(Updates with background in six paragraph)
By Stelios Orphanides
The Central Bank of Cyprus (CBC) is considering issuing lenders new targets to reduce delinquent loans shifting the focus from restructurings to non-performing loan ratios and encouraging banks to go hard on strategic defaulters, a bank official said on Thursday.
The new target indicators are expected to be announced before the end of the year when the Single Supervisory Mechanism (SSM) of the European Central Bank (ECB) completes its evaluation of reports filed by supervised banks on the anticipated evolution of non-performing loans over the next five-year period.
The current four indicators introduced two years ago “were aiming at encouraging banks to restructure loans”, Yiangos Demetriou, head of CBC banking supervision division, said in an interview to state-radio CyBC on Thursday.
“They worked somewhat but not to the desired extent. We recently witnessed that restructuring rates have slowed down, or rather came to a halt.”
On August 3, the central bank said that the banks met only the indicator on sustainable restructuring solutions and failed the remaining three concerning the conclusion of restructuring agreements, the cure ratio of restructured loans and the aggregate arrears ratio.
Non-performing loans in the Cypriot banking system stood at €23.2bn in April according to the latest available figures and accounted for 46 per cent of total loans. The result of excessive credit expansion in the years before the 2013 banking crisis, the mount of NPLs is still considered a major risk for financial stability.
In the past weeks, Bank of Cyprus, the largest Cypriot lender announced a €500m increase in provisioning levels while Hellenic Bank, the third largest Cypriot bank, said it would increase its provisions by €51m.
The implementation of an agreement between Hellenic Bank and the Prague-based non-performing loans specialist APS Holdings to set up APS Debt Recovery Ltd that will bring additional knowhow in managing the Cypriot lender’s bad loans in July may be related to the central bank’s consideration of shifting focus toward actual reduction of bad loans.
A similar agreement was also reached between the Cyprus Cooperative Bank and Spain’s Altamira.
Hellenic, with a non-performing loan stock of €2.5bn or 57 per cent of its portfolio, and the Co-op, with €7.2bn in bad loans or roughly 60 per cent, are trailing Bank of Cyprus which pioneered reducing delinquent loans to €9.7bn or half of its total loans by setting up a specialised recovery and restructuring division as early as 2013.
Governor Chrystalla Georghadji said on Wednesday after meeting President Nicos Anastasiades that the bank supervisor was mulling changing the banks’ performance targets in order to boost their efforts.
Demetriou added that while reducing non-performing loans was not a simple matter, debt-to-asset swaps were a possibility. “This could be done more often,” he continued.

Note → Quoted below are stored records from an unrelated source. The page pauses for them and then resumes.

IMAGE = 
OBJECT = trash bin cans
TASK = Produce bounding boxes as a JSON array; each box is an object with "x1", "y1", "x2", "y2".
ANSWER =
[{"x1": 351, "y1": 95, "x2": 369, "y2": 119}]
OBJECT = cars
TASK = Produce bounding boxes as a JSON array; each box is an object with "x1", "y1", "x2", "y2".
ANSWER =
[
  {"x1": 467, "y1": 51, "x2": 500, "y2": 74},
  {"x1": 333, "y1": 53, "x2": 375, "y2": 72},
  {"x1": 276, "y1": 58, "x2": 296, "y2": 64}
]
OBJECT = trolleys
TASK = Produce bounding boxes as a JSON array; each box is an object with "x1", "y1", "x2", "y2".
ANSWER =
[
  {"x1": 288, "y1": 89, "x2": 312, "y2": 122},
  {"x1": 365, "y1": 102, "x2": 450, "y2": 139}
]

Other methods, including increasing provisioning levels, which does not exonerate borrowers from their obligations, and debt forgiveness as part of restructuring agreements are also ways to reduce non-performing loans, although they come at a price, he added.
“All these are not easy to implement as there needs to be a balance, because writing down debt or reducing the interest rate or extending maturity has some negative impact on the equity of banks,” Demetriou said. “Therefore, these have to be applied with caution to avoid other problems”.

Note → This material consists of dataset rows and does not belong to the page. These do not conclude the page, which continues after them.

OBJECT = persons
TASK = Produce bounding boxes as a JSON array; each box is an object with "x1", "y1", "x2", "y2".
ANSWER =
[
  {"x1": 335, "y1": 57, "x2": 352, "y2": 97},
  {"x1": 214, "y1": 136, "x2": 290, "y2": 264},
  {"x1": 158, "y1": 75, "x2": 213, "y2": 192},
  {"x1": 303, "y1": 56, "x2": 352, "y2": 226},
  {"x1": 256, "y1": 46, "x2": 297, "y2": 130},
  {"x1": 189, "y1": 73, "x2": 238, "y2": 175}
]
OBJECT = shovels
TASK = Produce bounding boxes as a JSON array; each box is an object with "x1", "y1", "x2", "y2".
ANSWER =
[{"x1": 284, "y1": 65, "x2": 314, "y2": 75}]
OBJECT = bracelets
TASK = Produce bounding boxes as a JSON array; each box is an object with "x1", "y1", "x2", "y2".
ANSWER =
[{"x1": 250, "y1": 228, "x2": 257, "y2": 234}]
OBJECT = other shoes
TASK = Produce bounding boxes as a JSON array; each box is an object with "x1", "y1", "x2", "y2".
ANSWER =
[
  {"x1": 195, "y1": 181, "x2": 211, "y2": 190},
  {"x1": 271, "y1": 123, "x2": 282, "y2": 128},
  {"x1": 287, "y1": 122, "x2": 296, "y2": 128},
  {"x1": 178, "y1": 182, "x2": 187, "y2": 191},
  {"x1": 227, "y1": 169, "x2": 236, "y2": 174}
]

In a subsequent response to a question submitted by the Cyprus Business Mail, the central banker said that banks should also clamp down on strategic defaulters, even as such cases are difficult to spot with certainty.
“What the Central Bank of Cyprus asks from banks is when they detect borrowers who have the capacity to repay or have assets which could be used to pay back their loans, they then should proceed with all available measures against them,” Demetriou said.

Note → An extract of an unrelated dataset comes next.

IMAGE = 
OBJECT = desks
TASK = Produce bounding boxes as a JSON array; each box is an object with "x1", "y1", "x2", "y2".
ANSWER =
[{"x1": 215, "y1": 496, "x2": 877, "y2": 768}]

In May, Georghadji said that parliament had to improve the unpopular foreclosure law, modernised three years ago and enacted in 2015 as part of Cyprus’ bailout terms.
Hellenic Bank’s attempt to auction a 263-square-metres foreclosed mansion in Engomi belonging to a family which repeatedly ignored the bank’s efforts to enter restructuring negotiations, attracted support from politicians of various opposition parties a week ago, including far-right Elam, and is also indicative of the support a bill to strengthen the current foreclosure law would enjoy at the parliament.